Wegen der eskalierenden Lage im syrischen Bürgerkriegsgebiet Idlib haben die Vereinten Nationen ihre Rufe nach einer dringenden Waffenruhe verstärkt. Bei einer Sondersitzung des UN-Sicherheitsrates beschrieben der UN-Vermittler für Syrien, Geir Pedersen, und UN-Nothilfekoordinator Mark Lowcock die aktuelle Lage in Idlib als düster.
In den vergangenen zwei Monaten seien knapp 600.000 Menschen in dem Rebellengebiet auf der Flucht gewesen, die meisten davon Kinder, sagte Lowcock. Hintergrund ist ein Vormarsch der Streitkräfte des syrischen Präsidenten Baschar al-Assad in der Region, in der nach Schätzungen rund 3 Millionen Menschen leben. Die nicht von syrischen Truppen kontrollierten Gebiete seien zunehmend überfüllt. Wie auch Lowcock betonte Pedersen die "dringende Notwendigkeit" einer Waffenruhe.
Um die Sondersitzung der Vereinten Nationen hatten die USA, Großbritannien
und Frankreich gebeten. Alle drei Länder forderten eine Feuerpause für die
Region. Auch die Bundesregierung hatte sich Ende Januar für eine sofortige Waffenruhe stark gemacht. Russlands UN-Botschafter Wassili Nebensja warf seinen Amtskollegen
doppelte Standards vor. Extremistische Gruppen in Idlib griffen Zivilisten an,
würden aber von den Ländern des mächtigsten UN-Gremiums nicht verurteilt.
Beobachter melden 17 tote Zivilisten im Norden
Bei neuen Luftangriffen in Nordsyrien sind nach Angaben von Aktivisten mindestens 17 Zivilisten ums Leben gekommen, darunter auch Kinder. Wie die syrische Beobachtungsstelle für Menschenrechte mitteilte, töteten russische Truppen bei Bombardements in Vororten der Stadt Idlib zehn Menschen. Weitere sieben Zivilisten seien bei Luftangriffen syrischer Regierungstruppen oder der mit ihnen verbündeten russischen Kräfte in der Provinz Idlib oder der benachbarten Provinz Aleppo getötet worden.
Syrische Truppen rückten weiter in das an die Türkei grenzende und von Islamistenmilizen beherrschte Rebellengebiet vor, sagte die Beobachtungsstelle. Über getötete Islamistenkämpfer berichtete sie nicht. Die Beobachtungsstelle hat ihren Sitz in Großbritannien und stützt sich auf ein Netzwerk von Informanten in Syrien. Ihre Angaben sind von unabhängiger Seite oft kaum zu überprüfen.
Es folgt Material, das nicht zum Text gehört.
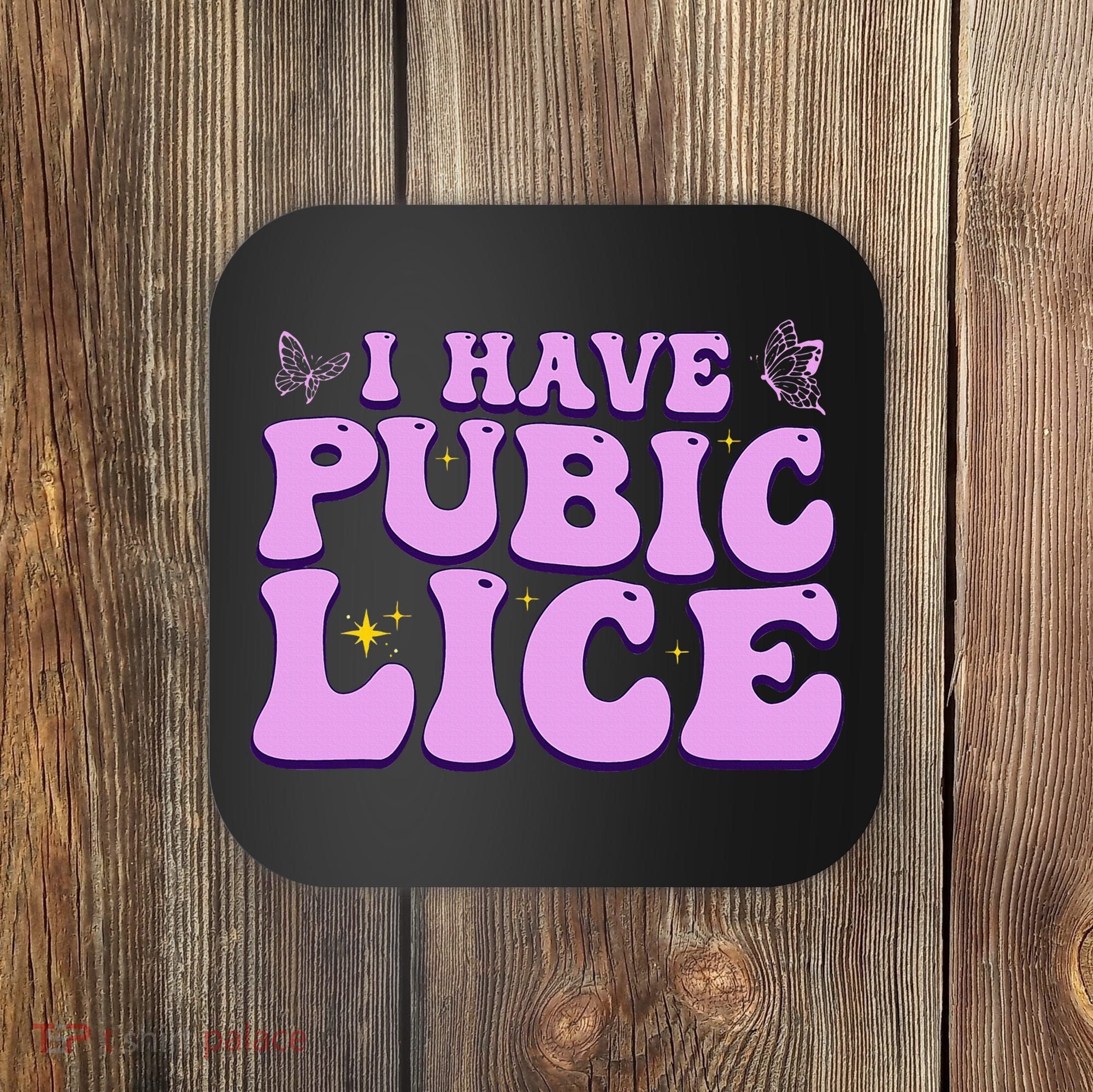 I Have Pubic Lice Funny Retro Offensive Inappropriate Coaster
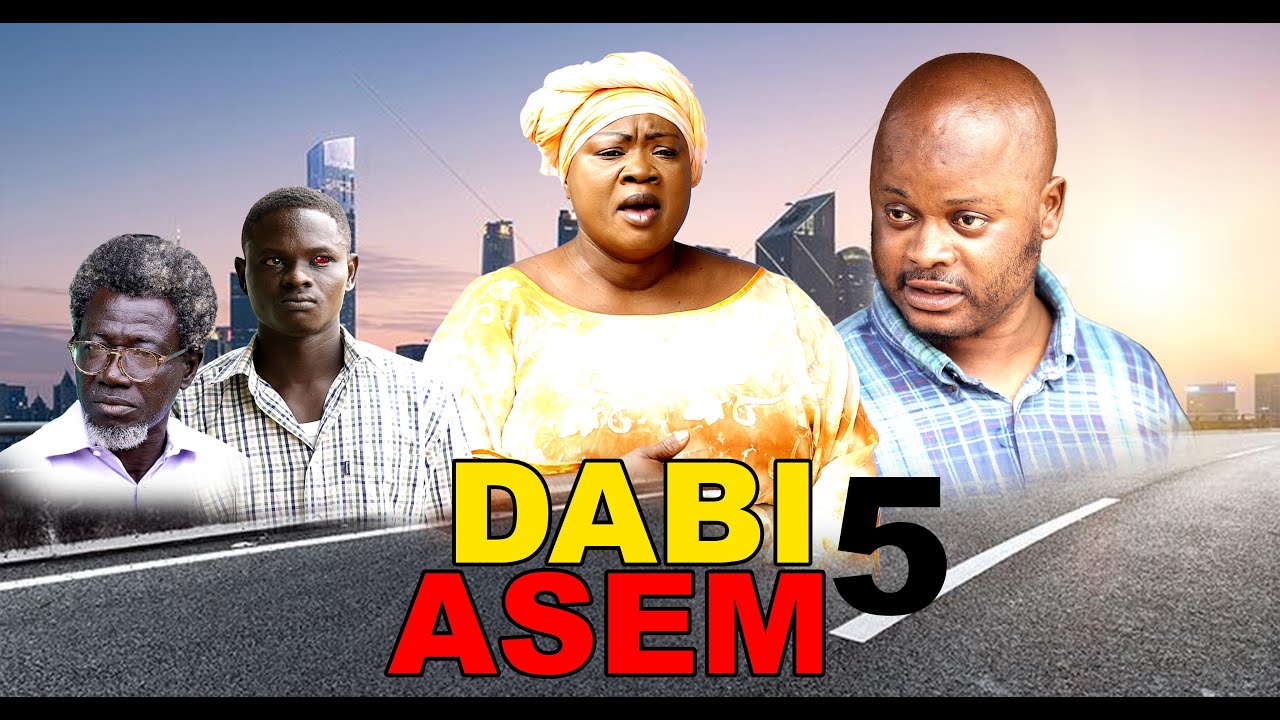 DABI ASEM 2025 MOVIE PART 5 FT.MERCY ASIEDU,AGYA ADU,ATUU,KOFI DUAH,KENYA,OBOLO,ABREWATIA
Idlib ist nach fast neun Jahren Bürgerkrieg in Syrien die letzte große Stellung syrischer Rebellen. Die Region wird von einer Miliz kontrolliert, die dem Terrornetzwerk Al-Kaida nahesteht. Russland und der Iran als Unterstützer der syrischen Regierung sowie die Türkei als Unterstützer der Islamisten hatten Idlib 2017 zu einer sogenannten Deeskalationszone erklärt. Zuletzt hatten die syrische Armee und ihr Verbündeter Russland ihre Angriffe auf die Region verstärkt und größere Geländegewinne für sich verbucht. Dabei hatte es immer wieder schwere Luftangriffe und Artilleriebeschuss gegeben.